Records from a dataset
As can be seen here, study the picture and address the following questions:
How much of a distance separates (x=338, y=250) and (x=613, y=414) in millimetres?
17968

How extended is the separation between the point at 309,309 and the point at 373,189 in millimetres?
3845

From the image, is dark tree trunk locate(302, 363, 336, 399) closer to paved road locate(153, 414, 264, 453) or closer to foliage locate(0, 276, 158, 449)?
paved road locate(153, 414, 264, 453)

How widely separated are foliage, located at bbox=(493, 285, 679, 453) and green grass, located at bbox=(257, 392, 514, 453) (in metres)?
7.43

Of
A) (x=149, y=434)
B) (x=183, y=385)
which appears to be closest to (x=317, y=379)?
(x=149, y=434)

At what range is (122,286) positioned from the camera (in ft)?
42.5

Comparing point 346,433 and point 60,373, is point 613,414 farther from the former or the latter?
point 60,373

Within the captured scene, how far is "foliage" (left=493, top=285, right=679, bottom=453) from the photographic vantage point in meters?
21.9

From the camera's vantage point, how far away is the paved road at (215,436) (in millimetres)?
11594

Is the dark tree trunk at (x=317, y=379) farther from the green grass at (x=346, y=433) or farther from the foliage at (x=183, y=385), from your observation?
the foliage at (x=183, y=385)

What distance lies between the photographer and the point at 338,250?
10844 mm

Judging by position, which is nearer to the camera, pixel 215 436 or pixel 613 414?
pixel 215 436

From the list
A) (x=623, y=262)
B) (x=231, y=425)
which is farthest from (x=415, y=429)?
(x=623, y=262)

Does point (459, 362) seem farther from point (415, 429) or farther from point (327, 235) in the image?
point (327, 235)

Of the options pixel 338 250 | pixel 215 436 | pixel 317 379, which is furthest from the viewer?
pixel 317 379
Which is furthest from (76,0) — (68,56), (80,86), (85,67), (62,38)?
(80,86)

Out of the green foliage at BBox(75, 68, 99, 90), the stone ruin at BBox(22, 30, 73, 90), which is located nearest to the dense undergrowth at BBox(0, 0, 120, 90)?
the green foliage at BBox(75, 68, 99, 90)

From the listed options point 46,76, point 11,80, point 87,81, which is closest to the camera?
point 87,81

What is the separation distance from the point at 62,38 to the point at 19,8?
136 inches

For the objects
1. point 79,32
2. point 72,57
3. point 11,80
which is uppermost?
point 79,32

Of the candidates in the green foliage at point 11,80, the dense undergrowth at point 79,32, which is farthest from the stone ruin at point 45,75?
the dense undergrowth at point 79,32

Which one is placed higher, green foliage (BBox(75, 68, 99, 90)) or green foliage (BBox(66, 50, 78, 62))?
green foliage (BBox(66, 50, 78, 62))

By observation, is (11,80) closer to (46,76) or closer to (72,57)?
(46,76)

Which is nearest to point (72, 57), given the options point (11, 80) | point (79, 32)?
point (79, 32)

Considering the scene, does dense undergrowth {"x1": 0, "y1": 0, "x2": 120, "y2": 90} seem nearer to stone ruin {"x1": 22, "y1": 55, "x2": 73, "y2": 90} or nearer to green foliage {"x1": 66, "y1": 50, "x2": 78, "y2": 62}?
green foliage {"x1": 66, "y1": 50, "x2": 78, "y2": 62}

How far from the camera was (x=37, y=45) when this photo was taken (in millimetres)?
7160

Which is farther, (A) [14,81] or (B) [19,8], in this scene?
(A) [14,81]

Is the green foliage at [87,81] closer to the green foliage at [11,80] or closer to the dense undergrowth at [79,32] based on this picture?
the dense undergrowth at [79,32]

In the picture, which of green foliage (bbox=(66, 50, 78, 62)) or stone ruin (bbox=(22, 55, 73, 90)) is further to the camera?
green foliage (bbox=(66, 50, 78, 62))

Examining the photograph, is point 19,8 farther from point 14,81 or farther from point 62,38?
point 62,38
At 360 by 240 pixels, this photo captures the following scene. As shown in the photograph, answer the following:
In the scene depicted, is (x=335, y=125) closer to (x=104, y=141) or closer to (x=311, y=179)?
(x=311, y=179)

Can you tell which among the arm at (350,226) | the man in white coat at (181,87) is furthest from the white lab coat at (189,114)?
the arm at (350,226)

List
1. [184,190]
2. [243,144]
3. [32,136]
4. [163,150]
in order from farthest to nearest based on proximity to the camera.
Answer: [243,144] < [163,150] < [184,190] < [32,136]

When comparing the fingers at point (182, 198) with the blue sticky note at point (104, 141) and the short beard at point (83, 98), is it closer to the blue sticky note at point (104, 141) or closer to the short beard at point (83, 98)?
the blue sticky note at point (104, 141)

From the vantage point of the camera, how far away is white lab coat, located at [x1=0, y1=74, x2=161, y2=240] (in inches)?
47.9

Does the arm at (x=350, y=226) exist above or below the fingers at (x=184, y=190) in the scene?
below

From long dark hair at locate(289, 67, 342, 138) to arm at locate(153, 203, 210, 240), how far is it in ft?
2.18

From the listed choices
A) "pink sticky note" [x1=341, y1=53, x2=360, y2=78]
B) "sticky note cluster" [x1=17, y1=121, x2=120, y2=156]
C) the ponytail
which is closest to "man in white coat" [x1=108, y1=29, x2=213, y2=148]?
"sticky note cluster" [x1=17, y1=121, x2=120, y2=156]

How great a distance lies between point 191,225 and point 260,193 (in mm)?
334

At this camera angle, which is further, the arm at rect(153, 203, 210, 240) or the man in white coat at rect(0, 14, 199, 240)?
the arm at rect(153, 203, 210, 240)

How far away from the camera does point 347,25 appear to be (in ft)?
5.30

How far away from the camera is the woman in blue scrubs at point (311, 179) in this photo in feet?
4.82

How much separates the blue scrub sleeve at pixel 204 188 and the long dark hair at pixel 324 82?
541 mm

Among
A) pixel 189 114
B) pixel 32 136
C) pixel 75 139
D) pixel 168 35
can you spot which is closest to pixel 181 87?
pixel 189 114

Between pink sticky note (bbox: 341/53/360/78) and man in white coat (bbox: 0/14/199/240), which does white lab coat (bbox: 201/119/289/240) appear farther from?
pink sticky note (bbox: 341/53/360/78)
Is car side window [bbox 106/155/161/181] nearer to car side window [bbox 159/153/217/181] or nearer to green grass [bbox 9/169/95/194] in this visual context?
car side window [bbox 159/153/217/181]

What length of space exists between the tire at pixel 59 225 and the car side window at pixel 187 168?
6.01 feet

■ **What you need to do**:
Your task is to extract the lines running from the one with "From the vantage" to the end of the material, inclusive, copying each exactly and adding nothing.

■ **Result of this exercise**:
From the vantage point of the camera, how far away is white lab coat, located at [x1=0, y1=74, x2=161, y2=240] (in inches)?
47.9

Does the arm at (x=350, y=226) exist above or below the fingers at (x=184, y=190) in the scene?
below

From long dark hair at locate(289, 67, 342, 138) to arm at locate(153, 203, 210, 240), how far is it in ft?
2.18

From the listed choices
A) "pink sticky note" [x1=341, y1=53, x2=360, y2=78]
B) "sticky note cluster" [x1=17, y1=121, x2=120, y2=156]
C) the ponytail
which is closest to "man in white coat" [x1=108, y1=29, x2=213, y2=148]?
"sticky note cluster" [x1=17, y1=121, x2=120, y2=156]

How great a distance lies between point 191,225 and point 260,193 (in mm)?
334

At this camera angle, which is further, the arm at rect(153, 203, 210, 240) or the man in white coat at rect(0, 14, 199, 240)?
the arm at rect(153, 203, 210, 240)

How far away from the camera does point 347,25 appear to be (in ft)?
5.30

How far away from the camera is the woman in blue scrubs at point (311, 179) in this photo in feet?
4.82

How much separates the blue scrub sleeve at pixel 204 188 and the long dark hair at pixel 324 82?
541 mm

Among
A) pixel 189 114
B) pixel 32 136
C) pixel 75 139
D) pixel 168 35
can you spot which is closest to pixel 181 87?
pixel 189 114

Between pink sticky note (bbox: 341/53/360/78) and man in white coat (bbox: 0/14/199/240), which does white lab coat (bbox: 201/119/289/240) appear farther from?
pink sticky note (bbox: 341/53/360/78)
Is car side window [bbox 106/155/161/181] nearer to car side window [bbox 159/153/217/181] or nearer to green grass [bbox 9/169/95/194] in this visual context?
car side window [bbox 159/153/217/181]

What length of space exists between the tire at pixel 59 225 and the car side window at pixel 187 168?
6.01 feet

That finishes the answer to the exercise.